Die Reise nach Mainz – 5. Teil


Die Reise nach Mainz – 5. Teil

Rosa saß an einem kleinen Tisch, die Beine lässig übereinander geschlagen, vor ihr auf dem Tisch lag eine dünne hellbraune Mappe.

Rosa trug eine Sonnenbrille, sie wirkte sehr elegant in ihrem grauen Hosenanzug, wie eine Managerin oder eine Rechtsanwältin, die sich was leisten konnte.

Langsam ging ich auf sie zu. Sie bemerkte mich nicht.

„Würden Sie mir erlauben, dass ich mich zu ihnen setze?“, fragte ich.

Rosa hob ihren Blick, auf ihrer Stirn bildete sich eine Falte des Unmuts.
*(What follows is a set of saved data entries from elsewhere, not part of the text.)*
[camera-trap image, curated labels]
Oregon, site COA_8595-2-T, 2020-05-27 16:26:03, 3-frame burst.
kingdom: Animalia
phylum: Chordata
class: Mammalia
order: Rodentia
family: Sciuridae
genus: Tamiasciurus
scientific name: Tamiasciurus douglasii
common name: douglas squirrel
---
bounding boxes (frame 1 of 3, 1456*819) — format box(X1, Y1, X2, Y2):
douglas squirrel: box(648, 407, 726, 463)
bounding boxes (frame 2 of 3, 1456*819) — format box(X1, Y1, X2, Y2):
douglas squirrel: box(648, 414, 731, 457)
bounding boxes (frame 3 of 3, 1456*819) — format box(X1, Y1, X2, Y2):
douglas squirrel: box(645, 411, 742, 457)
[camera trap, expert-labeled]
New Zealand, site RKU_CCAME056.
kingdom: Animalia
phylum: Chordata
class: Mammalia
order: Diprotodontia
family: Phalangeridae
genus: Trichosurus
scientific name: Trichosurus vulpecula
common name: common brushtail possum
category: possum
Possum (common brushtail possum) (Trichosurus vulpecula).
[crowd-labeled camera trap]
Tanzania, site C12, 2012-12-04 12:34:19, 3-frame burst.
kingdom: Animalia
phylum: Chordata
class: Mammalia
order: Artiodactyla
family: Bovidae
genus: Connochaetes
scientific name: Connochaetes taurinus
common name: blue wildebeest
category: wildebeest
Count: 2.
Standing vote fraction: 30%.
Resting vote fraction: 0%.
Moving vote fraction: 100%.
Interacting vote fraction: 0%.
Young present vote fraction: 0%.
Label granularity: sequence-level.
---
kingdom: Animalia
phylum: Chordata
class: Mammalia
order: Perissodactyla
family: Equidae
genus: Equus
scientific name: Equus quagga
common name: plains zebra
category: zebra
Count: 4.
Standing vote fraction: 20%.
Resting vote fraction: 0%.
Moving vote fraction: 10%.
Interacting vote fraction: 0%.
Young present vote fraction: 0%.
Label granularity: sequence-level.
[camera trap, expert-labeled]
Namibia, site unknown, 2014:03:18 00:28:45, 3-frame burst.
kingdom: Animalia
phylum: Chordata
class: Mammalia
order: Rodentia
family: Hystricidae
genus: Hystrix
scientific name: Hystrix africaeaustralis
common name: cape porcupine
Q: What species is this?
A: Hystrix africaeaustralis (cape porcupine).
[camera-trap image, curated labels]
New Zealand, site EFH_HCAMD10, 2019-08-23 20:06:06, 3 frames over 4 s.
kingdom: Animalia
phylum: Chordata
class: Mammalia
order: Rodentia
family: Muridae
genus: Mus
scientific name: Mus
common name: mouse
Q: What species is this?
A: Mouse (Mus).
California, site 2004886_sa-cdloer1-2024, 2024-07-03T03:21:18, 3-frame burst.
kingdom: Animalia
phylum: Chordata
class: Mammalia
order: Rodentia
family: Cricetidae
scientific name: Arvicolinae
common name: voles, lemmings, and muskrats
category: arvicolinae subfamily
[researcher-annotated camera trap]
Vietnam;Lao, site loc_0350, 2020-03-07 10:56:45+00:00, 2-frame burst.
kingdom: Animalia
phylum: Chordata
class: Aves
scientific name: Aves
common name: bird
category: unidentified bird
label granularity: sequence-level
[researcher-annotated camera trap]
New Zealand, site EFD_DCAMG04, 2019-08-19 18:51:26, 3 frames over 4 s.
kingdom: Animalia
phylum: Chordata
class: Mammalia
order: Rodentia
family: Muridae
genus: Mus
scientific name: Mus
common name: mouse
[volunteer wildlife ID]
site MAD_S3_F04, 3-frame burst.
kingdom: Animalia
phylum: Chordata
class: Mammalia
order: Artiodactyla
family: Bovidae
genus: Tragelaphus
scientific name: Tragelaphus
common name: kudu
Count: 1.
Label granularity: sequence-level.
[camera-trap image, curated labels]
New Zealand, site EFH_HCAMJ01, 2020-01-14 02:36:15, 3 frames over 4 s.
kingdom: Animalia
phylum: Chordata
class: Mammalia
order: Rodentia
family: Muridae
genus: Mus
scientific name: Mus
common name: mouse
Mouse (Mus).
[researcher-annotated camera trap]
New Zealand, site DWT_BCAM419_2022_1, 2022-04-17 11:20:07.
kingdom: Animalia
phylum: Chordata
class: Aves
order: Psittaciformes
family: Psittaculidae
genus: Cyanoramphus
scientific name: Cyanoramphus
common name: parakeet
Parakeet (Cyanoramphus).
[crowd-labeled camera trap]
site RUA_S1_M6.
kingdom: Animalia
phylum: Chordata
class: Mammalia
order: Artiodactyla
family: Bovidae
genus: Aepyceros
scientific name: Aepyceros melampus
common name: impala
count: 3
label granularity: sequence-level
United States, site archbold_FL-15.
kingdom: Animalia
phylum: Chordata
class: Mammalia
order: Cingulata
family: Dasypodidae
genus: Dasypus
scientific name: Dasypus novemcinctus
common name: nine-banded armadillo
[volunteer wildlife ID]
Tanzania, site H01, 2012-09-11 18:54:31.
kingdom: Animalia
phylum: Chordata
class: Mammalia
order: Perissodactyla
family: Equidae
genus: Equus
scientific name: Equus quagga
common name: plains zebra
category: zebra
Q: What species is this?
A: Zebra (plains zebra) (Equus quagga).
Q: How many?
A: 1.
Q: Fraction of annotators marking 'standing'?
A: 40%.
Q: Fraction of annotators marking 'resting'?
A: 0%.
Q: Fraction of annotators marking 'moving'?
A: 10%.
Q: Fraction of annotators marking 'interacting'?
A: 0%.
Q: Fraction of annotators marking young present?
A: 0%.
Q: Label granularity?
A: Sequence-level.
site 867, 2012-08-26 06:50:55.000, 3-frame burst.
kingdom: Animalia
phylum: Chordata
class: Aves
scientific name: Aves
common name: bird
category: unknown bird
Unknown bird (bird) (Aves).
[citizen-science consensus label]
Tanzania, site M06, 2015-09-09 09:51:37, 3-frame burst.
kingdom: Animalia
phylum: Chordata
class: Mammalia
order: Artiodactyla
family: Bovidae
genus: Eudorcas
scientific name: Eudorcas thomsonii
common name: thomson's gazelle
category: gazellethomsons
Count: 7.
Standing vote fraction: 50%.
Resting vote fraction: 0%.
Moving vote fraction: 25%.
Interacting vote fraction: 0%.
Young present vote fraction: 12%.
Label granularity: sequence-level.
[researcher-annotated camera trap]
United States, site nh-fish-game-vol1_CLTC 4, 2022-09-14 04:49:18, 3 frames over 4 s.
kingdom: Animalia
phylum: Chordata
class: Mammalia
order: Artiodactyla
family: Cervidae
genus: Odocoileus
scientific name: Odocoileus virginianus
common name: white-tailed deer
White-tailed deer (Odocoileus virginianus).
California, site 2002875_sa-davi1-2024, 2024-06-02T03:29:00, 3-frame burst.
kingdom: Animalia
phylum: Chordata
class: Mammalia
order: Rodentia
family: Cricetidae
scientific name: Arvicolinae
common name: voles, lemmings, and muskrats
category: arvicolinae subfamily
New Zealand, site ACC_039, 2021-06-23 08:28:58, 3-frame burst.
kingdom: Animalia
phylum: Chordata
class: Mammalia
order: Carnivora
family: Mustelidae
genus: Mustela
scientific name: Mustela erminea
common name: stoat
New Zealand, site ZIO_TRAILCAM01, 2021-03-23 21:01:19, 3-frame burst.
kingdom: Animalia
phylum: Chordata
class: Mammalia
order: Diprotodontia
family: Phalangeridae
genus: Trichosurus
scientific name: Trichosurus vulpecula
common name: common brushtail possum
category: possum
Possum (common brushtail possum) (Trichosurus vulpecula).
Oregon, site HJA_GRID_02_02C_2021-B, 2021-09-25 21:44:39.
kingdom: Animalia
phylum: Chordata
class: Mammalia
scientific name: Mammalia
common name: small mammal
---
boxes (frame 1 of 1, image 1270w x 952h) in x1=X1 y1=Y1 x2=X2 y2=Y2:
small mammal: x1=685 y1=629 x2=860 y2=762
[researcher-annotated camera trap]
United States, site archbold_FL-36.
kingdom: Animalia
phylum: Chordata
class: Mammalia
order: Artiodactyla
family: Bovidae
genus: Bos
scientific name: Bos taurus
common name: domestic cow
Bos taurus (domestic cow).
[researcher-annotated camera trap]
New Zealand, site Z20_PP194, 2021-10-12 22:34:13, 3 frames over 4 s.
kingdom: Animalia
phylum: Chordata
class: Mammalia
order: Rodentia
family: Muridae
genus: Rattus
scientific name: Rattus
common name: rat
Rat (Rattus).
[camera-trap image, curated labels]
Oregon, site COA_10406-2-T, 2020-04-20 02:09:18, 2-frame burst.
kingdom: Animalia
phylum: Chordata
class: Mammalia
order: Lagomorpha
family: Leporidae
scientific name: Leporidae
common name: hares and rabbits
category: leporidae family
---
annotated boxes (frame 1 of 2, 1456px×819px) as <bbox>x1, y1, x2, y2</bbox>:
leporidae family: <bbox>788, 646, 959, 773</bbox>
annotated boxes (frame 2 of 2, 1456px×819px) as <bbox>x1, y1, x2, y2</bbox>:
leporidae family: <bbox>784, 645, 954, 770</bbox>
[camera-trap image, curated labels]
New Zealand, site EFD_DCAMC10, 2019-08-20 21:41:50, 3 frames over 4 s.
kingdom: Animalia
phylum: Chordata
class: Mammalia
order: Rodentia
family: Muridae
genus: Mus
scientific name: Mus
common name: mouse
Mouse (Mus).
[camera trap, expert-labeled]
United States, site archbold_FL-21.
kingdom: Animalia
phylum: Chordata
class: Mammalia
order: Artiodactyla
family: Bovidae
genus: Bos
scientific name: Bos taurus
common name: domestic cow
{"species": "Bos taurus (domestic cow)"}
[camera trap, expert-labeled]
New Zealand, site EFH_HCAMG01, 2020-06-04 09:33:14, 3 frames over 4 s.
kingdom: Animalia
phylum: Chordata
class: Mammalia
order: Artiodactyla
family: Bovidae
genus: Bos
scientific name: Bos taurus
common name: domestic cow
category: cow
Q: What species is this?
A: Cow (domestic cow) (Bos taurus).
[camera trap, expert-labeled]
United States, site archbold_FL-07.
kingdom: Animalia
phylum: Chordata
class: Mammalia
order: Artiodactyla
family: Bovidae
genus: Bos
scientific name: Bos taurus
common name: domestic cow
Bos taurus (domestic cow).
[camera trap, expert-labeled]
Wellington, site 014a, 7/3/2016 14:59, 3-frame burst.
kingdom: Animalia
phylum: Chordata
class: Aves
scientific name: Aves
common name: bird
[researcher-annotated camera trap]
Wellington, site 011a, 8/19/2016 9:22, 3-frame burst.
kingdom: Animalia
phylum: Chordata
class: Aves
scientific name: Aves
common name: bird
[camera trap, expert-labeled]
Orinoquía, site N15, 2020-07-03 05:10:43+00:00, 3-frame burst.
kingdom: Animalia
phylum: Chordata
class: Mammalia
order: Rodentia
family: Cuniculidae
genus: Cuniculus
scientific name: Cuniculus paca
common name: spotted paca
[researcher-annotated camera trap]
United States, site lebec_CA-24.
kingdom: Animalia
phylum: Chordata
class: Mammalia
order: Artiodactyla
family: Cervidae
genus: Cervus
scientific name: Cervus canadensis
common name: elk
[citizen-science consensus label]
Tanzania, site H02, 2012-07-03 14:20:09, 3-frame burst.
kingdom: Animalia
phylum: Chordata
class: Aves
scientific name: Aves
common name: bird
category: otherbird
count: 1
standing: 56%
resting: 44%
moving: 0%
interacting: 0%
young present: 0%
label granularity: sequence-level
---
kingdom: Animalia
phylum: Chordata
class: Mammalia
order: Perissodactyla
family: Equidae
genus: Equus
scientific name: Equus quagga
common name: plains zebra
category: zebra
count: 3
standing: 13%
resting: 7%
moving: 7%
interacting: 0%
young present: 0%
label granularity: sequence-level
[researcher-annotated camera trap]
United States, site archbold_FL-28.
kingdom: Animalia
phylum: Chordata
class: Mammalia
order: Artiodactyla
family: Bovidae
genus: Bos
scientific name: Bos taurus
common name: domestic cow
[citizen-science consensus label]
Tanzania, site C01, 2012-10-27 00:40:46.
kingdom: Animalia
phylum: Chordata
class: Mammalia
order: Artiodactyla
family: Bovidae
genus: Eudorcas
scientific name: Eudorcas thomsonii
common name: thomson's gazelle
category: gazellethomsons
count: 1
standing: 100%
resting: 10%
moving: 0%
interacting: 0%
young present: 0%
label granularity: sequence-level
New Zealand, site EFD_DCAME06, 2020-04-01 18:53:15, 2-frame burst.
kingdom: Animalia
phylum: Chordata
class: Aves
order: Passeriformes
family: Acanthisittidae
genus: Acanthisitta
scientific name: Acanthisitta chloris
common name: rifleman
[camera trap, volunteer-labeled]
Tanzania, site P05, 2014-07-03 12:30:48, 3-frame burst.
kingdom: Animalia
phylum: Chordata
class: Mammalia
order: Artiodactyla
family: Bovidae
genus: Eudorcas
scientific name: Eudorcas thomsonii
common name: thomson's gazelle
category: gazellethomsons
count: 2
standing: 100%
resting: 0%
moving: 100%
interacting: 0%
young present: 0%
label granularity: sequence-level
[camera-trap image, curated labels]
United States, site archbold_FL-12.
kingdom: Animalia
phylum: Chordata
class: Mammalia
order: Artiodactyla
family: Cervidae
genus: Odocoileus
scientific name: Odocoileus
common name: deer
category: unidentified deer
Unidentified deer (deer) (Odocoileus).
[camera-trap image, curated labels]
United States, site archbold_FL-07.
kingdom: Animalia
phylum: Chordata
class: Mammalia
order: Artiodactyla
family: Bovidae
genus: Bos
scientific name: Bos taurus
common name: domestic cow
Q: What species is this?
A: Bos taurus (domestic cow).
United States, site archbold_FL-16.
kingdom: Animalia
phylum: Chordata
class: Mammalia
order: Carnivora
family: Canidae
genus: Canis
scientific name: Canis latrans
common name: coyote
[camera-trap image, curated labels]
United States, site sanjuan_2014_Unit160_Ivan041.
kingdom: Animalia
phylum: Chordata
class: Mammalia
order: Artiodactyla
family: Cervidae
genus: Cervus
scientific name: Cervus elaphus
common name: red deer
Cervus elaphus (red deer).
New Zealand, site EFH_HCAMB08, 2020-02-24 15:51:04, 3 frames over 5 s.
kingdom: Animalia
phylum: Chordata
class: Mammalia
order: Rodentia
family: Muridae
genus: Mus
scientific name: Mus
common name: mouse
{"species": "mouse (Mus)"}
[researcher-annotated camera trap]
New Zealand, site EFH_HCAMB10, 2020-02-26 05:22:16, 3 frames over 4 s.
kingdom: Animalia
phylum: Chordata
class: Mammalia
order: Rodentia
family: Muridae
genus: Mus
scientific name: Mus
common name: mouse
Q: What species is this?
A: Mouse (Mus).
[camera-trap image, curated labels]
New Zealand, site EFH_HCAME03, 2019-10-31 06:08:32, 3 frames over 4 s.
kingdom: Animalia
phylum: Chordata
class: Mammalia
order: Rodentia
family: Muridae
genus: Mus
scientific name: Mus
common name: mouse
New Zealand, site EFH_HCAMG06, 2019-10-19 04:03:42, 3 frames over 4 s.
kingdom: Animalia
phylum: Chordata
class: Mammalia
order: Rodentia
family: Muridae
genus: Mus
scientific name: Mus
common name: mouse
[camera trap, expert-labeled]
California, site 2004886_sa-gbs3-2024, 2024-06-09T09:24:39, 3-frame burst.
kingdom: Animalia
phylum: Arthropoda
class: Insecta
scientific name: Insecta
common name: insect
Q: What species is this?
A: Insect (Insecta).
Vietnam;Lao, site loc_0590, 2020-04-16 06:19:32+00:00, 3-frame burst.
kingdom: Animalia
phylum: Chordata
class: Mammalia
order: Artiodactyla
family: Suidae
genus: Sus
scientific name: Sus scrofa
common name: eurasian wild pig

Doch dann erkannte sie mich und sie sagte überrascht: „Lennard, du? Lebst du nicht in Hamburg?“

„Ja, weißt du es denn nicht?“

„Was?“, fragte sie.

„Unser Ehemaligen-Treffen…, heute Abend… im Beichtstuhl.“

Rosa lachte. „Setz dich, und dann lass uns ein wenig plaudern“, sagte sie. „Ein paar Minuten hab ich noch. Weißt du noch, dieses Café? Wie oft hat es uns als Verabredungsort gedient…“

Ich nickte, setzte mich. „Wollen wir über die Gegenwart oder die Vergangenheit plaudern?“, fragte ich.

Rosa legte mir leicht eine Hand auf den Arm. Ich sah, sie trug einen Ring.

„Hast du auf dem Segelboot geheiratet?“, fragte ich spitz.

„Nein. Ich trage den Ring gewissermaßen als Schutz.“

Ihre Antworte erstaunte mich. „Ich dachte immer, du wirst mit allem fertig“, sagte ich.

Rosa warf ihren Kopf in den Nacken, sie lachte rau. Ein paar Silbersträhnen glitzerten in ihrem Haar. Ich fragte mich, ob sie die Sonnenbrille trug, damit keiner ihre Falten um die Augen sah. Zwar schien auch in Mainz die Sonne, aber wir hatten die Sonne im Rücken. Keine Frage, die Sonnenbrille ließ sie verlockend jung aussehen.

„Ich habe gehört, du hast eine gutgehende Kanzlei in Hamburg“, bemerkte sie anerkennend.

Wieder nickte ich. „Dann weißt du sicher auch, dass ich dreimal erfolglos Anlauf genommen habe, dich zu vergessen“, sagte ich.

„Ja. Deine letzte Frau habe ich übrigens kennengelernt. Ich finde sie klug, charmant und bestimmt ist sie in allem viel geduldiger als ich.“

„Wo habt ihr euch getroffen?“, fragte ich überrascht.

„Wo treffen sich Juristen schon?“, antwortete sie. „Auf Kongressen. Sie hat mir viel von dir erzählt. Dachte, hoppla, das ist nicht mehr der schüchterne Junge, den ich einmal kannte.“

„Und was ist mit deinem Kapitän?“

„Was soll schon mit ihm sein?“, entgegnete Rosa. „Er ist sicher irgendwo unterwegs.“

Während ich lächelte, spürte ich ein albernes Herzklopfen. Sollte das heißen, sie war frei?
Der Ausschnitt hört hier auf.